The secret of success with rock plants, so far as soil is concerned, is the old, old one of going back to nature and of taking a look at what she provides them with.
If you climb up a rocky mountain slope to the timberline, to the bleak and native haunt of the alpines, or search out most of the other rock plants and find where they grow as wildlings, the most obvious characteristic of the soils in which they grow is plainly to be noticed-it is exceptionally excellent drainage.
Drainage not of the subsoil-as we usually speak of it in connection with flower garden, orchard, or field-but quick and complete drainage of the surface.
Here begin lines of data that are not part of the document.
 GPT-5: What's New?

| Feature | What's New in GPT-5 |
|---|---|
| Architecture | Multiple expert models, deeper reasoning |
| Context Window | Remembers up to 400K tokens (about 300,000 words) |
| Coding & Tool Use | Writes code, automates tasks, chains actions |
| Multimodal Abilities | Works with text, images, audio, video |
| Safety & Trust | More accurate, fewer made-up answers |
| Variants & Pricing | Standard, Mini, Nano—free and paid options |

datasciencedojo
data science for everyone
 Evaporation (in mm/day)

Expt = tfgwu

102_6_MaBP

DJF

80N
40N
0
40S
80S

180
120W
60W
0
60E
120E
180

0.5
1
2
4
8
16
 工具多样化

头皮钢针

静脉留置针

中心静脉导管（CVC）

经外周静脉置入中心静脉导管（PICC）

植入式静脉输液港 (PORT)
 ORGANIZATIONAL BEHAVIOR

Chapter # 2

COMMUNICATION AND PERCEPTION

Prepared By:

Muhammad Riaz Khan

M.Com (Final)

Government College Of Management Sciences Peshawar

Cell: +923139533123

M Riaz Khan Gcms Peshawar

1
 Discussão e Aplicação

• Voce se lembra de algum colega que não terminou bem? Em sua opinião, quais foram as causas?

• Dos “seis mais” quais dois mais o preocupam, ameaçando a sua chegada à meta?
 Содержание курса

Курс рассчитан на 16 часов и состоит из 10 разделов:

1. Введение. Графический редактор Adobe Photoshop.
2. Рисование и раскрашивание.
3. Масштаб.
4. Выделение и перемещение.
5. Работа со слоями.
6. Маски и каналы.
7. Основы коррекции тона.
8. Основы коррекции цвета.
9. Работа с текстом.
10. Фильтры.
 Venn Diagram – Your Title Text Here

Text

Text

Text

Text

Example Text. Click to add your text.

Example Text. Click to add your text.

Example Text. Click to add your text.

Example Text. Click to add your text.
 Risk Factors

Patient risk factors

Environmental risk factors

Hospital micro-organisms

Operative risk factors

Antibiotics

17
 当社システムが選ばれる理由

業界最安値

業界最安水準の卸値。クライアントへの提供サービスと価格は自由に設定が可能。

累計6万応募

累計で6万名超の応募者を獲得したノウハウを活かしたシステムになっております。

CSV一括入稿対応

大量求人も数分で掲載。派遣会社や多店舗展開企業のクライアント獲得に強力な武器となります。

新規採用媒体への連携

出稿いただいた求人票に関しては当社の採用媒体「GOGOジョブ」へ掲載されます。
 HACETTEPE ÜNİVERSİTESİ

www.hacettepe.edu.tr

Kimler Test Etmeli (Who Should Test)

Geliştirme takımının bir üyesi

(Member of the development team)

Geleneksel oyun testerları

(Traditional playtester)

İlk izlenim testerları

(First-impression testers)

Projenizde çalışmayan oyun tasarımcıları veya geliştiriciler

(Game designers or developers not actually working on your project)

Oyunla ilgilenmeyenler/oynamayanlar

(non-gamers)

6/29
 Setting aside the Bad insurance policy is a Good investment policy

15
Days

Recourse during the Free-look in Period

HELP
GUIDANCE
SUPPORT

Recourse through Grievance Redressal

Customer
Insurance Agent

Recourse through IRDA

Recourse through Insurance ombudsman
Often the clumps of leaves of the little plant, hugging the ground nearly as they must to preserve an existence, rest directly upon shale, gravel, splinters of rocks, or garden fountains.
Our first consideration in supplying a man-made soil for this class
of plants should be porosity, assuring not only good drainage as we ordinarily use the term, but the immediate escape of all surplus water to the lower soil levels.
If however, you attempt to pull up one of these tiny, and possibly rather frail-looking, denizens of the plant world, you get a sharp surprise. It is simply anchored fast, and will require much more effort to dislodge it than would many plants in your garden ten times its size.
In fact, if you could succeed in getting it out, roots and all-which would be extremely difficult-the most conspicuous thing about it would be the extreme length of the roots in proportion to the top. This would involve dredging up any soil, earth, rocks, or outdoor water features that may be obstructive access to the roots.
If you could follow to where the roots penetrate, you would discover an unsuspected degree of moisture in the stone-filled soil; for stones, in spite of their dry appearance, are among the most efficacious of moisture conservers. Thus, in addition to exceptional drainage, we must add to our analysis an abundant moisture supply.
If we inquire still further into the life secrets of these little plants, and attempt to seek out their food sources of sustenance, we immediately strike a rock, both figuratively and literally. Most of our common garden plants would starve to death in the soil in which they thrive.
Vice versa, many of these little plants can not long survive a diet of manure and fertilizers on which our garden plants grow lustily-although some of them, it must be confused, will take to the change like ducks to water. It is remarkable that a large supply of plant food, as we prepare it for our long domestic garden flowers and shrubs, is one of the things that is not essential for the class of plants under consideration.